Edit 1: Let's eliminate $x_3$ as we know that $x_2=x_3$. The problem simplifies to $$\ \min_{x_1,\ x_2}\ -x_1^{1/3} -x_2 \quad s.t. \\ x_1 \geq0,\ x_2 \geq 0 \\ p_1x_1 + (p_2 + p_3)x_2 \leq I $$ $$\ \mathcal L(x_1, x_2)=-x_1^{1/3} -x_2 + \lambda_1(-x_1) + \lambda_2(-x_2) + \lambda(p_1x_1 + (p_2 + p_3)x_2 - I) $$ Edit 2: I see solving the Lagrangian can be tough. Let's simplify, we know that all constraints cannot be active at the same time. It will yield an utility of zero.

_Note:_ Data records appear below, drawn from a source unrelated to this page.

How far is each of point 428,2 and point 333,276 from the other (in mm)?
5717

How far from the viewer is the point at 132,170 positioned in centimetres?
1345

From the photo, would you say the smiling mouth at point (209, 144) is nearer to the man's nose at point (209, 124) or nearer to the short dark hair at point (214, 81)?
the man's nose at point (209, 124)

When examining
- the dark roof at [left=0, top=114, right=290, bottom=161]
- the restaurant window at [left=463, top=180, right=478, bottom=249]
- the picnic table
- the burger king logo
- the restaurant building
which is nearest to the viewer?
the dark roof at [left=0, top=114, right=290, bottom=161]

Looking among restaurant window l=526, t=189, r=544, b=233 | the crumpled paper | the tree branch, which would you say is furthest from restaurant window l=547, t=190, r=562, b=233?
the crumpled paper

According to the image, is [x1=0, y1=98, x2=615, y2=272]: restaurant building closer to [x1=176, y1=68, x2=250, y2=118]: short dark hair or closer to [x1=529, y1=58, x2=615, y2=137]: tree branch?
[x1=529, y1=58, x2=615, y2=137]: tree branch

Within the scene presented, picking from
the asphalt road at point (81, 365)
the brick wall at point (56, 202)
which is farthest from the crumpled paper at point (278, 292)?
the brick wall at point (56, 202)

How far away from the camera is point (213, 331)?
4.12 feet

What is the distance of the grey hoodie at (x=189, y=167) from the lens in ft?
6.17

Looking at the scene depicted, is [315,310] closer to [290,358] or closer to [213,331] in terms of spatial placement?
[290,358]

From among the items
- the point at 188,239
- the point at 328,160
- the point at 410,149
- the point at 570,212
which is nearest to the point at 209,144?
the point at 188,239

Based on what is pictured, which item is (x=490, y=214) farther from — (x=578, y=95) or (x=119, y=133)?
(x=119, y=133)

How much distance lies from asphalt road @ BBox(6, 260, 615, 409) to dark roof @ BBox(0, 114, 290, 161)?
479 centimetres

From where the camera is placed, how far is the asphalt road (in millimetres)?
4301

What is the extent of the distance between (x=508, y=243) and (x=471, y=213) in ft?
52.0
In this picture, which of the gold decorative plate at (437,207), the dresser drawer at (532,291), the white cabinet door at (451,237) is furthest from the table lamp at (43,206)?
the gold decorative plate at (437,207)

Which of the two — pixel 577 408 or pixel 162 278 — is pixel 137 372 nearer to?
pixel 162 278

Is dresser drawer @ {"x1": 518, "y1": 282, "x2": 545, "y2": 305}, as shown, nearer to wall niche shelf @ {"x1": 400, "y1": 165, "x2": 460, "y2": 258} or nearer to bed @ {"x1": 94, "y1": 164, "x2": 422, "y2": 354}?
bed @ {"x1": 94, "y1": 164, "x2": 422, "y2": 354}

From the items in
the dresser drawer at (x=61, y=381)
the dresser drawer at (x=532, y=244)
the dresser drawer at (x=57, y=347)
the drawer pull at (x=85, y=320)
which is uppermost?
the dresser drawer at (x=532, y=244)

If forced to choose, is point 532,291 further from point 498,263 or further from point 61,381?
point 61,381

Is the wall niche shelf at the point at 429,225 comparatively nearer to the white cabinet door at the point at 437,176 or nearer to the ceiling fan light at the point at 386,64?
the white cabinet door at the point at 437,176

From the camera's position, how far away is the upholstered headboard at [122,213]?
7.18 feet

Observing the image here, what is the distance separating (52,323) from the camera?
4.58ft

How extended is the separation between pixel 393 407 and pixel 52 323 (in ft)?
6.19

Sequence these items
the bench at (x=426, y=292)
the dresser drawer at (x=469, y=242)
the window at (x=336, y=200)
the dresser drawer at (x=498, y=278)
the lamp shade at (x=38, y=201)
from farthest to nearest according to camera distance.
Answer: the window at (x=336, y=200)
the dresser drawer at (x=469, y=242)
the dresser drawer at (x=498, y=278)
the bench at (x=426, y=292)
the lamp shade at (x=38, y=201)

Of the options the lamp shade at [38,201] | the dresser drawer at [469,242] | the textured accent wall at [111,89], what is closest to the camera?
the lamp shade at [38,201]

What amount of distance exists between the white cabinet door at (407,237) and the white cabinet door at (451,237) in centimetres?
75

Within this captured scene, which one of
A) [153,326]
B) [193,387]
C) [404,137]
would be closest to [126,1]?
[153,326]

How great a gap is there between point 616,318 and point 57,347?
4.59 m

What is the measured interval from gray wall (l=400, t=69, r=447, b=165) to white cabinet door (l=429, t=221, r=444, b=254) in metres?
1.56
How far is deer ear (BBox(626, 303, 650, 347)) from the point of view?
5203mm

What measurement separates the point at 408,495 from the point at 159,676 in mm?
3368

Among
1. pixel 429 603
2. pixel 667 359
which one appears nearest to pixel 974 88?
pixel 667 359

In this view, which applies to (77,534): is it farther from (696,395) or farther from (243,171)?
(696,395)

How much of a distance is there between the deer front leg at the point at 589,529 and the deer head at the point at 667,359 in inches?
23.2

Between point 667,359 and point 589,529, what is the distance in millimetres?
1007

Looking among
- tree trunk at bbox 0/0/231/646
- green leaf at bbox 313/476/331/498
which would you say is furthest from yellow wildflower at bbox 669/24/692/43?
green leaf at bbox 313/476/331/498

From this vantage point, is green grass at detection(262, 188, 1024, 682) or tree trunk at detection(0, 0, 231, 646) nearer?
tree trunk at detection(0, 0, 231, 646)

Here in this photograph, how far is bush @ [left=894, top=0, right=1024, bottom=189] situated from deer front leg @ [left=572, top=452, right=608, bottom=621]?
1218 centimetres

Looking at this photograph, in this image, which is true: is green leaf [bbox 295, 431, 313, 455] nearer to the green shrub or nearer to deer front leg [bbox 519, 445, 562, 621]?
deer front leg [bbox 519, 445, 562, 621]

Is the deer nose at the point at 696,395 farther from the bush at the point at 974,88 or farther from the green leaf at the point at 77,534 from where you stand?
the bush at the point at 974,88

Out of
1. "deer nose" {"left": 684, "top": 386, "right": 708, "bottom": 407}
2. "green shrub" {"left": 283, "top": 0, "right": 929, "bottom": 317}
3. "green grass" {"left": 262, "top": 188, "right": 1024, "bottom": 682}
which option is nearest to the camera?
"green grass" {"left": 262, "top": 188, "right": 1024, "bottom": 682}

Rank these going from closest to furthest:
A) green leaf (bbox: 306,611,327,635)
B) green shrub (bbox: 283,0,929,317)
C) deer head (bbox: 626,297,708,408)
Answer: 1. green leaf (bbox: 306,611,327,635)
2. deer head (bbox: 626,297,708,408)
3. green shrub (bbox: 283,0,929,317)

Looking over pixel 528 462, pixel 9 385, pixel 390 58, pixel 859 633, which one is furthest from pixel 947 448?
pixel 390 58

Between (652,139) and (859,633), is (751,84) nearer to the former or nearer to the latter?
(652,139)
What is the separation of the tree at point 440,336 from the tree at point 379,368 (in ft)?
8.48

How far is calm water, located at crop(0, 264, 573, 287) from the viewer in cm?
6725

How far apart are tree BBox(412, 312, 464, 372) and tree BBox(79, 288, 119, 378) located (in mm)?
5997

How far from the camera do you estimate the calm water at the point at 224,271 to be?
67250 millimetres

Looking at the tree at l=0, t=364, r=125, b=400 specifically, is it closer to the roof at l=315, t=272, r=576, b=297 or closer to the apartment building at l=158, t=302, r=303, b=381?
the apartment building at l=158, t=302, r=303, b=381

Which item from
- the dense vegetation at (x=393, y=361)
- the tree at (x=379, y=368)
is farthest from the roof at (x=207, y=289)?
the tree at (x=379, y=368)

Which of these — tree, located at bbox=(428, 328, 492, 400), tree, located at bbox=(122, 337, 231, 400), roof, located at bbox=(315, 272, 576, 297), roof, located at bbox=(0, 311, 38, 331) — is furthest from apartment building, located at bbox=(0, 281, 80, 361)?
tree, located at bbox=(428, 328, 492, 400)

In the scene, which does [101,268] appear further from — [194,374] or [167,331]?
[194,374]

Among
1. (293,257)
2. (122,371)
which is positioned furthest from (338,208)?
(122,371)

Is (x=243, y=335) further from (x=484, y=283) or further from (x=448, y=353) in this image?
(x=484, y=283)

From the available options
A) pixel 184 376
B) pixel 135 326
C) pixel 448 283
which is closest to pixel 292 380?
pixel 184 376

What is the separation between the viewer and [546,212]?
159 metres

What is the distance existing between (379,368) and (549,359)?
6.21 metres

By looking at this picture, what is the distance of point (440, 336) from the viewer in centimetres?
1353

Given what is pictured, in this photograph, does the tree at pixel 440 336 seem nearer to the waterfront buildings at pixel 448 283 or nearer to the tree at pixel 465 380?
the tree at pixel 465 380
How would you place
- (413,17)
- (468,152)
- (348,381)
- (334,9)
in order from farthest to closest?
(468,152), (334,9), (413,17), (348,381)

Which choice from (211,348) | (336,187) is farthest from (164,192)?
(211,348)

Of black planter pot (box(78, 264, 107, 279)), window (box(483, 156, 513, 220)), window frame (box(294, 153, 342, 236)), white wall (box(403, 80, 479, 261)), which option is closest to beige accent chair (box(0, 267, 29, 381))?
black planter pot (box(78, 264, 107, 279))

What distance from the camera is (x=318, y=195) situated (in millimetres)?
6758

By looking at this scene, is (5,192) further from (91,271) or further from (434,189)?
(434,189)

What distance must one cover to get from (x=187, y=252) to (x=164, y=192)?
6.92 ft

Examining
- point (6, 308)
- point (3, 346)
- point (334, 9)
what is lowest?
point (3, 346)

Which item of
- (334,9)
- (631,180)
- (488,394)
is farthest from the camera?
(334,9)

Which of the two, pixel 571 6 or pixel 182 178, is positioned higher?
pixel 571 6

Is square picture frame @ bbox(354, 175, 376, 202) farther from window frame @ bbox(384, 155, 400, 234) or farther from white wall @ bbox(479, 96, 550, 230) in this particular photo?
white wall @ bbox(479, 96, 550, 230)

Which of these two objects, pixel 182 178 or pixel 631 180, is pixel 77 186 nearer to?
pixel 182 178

Case-1: $x_1=0, x_2>0$ You can check algebraically, $x_2=\frac{I}{p_2+p_3}$. Hence, utility$(U)=\frac{I}{p_2+p_3}$
Case-2: $x_1>0, x_2=0$ You can check algebraically, $x_1=\frac{I}{p_1}$. Hence, utility$(U)=\left(\frac{I}{p_1}\right)^{1/3}$
Case-3 $x_1>0, x_2>0$ You can now use the Lagrangian, its much simpler than the original Lagrangian problem because $\lambda_1=\lambda_2=0$ $$\ \mathcal L(x_1, x_2)=-x_1^{1/3} -x_2 + \lambda(p_1x_1 + (p_2 + p_3)x_2 - I)\\ \frac{\partial\mathcal L}{\partial x_1} = 0 \implies x_1 = \left(\frac{1}{3\lambda p_1}\right)^{3/2}\\ \frac{\partial\mathcal L}{\partial x_2} = 0 \implies \lambda = \frac{1}{p_2+p_3}\\ \text{Use the constraint, }p_1x_1 + (p_2 + p_3)x_2 = I \text{ to find } x_2 $$ You can simply finish saying the solution is $\max$ of all three cases. As per the KKT conditions are concerned, one of the three solutions will satisfy KKT Conditions depending on $p_1, p_2, p_3 \text{ and } I$. Note that this is no different from the original problem and hence, KKT condition should be satisfied by one of the three depending on $p_1, p_2, p_3 \text{ and } I$. We could have obtained the same solution using the original Lagrangian. Even there we would have ended up with a $\max$ because of $\lambda_1, \lambda_2$ and invoking KKT.